Pour contracter un emprunt en France, les personnes qui ont vaincu le cancer doivent souvent payer d’importantes surprimes. Pour mettre fin à cette inégalité, le gouvernement veut réduire le délai après lequel une personne n’est plus tenue de déclarer une ancienne maladie à son banquier.
C’était une promesse de campagne d’Emmanuel Macron et une mesure très attendue par les associations de lutte contre le cancer : réduire de dix à cinq ans le délai du « droit à l’oubli » pour les prêts bancaires accordés aux anciens malades. L’évolution de la législation semble en bonne voie puisque députés et sénateurs sont parvenus, jeudi 3 février, à un compromis avec un texte validé en commission mixte paritaire. Ce texte doit encore être voté une dernière fois par les deux chambres, l’Assemblée nationale jeudi prochain et le Sénat le 17 février.
En plus de réduire le délai du droit à l’oubli, les parlementaires ont proposé de supprimer le questionnaire médical pour les prêts immobiliers inférieurs à 200 000 euros et dont le terme intervient avant le 65e anniversaire de l’emprunteur.
Une excellente nouvelle pour les associations qui, hasard du calendrier, tombe la veille de la Journée mondiale de lutte contre le cancer. « C’est un vote historique. Cela permet aux personnes guéries d’accéder à l’emprunt dans des conditions normales », estime Isabelle Huet, directrice générale de l’association RoseUp, en pointe dans ce combat.
« C’est un grand pas vers l’inclusion des personnes ayant eu un cancer », confirme Catherine Simonin de la Ligue contre le cancer. « Avec le droit à l’oubli, on entre dans le droit commun et on n’est plus pénalisé par la maladie que l’on a subie ».

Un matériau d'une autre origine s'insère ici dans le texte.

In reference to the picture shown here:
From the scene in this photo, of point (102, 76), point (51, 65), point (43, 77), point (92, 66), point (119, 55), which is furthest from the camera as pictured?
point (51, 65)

Le droit à l’oubli a été créé en 2017 en France. Parallèlement, la convention AERAS, (« s’assurer et emprunter avec un risque aggravé de santé »), signée entre les professionnels de la banque, les associations et les pouvoirs publics, a permis de faciliter l’accès à l’emprunt aux anciens malades.
Malgré ces avancées, demander de l’argent pour un prêt immobilier ou un crédit à la consommation après un cancer relève du parcours du combattant. Si le prêt n’est pas refusé, les délais sont interminables et les tarifs imposés pour l’assurance emprunteur, calculés en fonction d’une grille de références qui répertorie les différents types de cancer, se révèlent prohibitifs.
La double peine pour les malades
Concrètement, si une personne ayant été touchée par un cancer ne fait pas de rechute cinq ans après son dernier traitement, elle n’aura plus à le notifier à sa banque. Et ainsi, éviter de payer des primes d’assurances supplémentaires en raison des risques.
« En moyenne, les surprimes atteignent 300 % », explique Isabelle Huet. « En plus, il arrive que ces assurances emprunteurs comportent des exclusions, c’est-à-dire que vous payez mais sans être couverts pour certains risques. Finalement, certaines personnes préfèrent renoncer à leurs projets ou sont conduits à mentir ».
Or, dissimuler des informations sur son passé médical lors de la souscription d’un emprunt comporte des risques. En cas de problème, l’assureur peut se dégager de toute responsabilité.
« C’est la double peine surtout pour les malades les plus jeunes qui se rendent compte qu’ils ne peuvent pas acheter leur résidence principale ou investir dans des locaux professionnels », rappelle Catherine Simonin.
« Casier judiciaire »
À ces difficultés d’accès à l’emprunt s’ajoute le traumatisme d’être sans cesse ramené à sa condition d’ancien malade.
« Un médecin vous dit que vous êtes guéri, mais quand vous voulez souscrire un emprunt, on vous dit que vous êtes encore à risque maximal comme si vous étiez toujours malade. C’est extrêmement violent », dénonce Isabelle Huet. « Le problème, c’est qu’il y a un décalage entre les progrès de la médecine et les calculs de risque par le secteur de l’assurance », ajoute la militante.
Avec ce droit à l’oubli renforcé, les personnes ayant été atteintes d’un cancer vont donc pouvoir envisager plus rapidement la reprise d’une vie normale. En France, on estime que près de quatre millions de personnes sont atteintes ou ont été touchées par un cancer.
« C’est un progrès essentiel pour retrouver une vie sociale normale », assure Catherine Simonin. « C’est cinq ans de gagné pour les anciens malades », résume Isabelle Huet. Ils pourront enfin se débarrasser de cette espèce de ‘casier judiciaire’ qui leur colle à la peau ».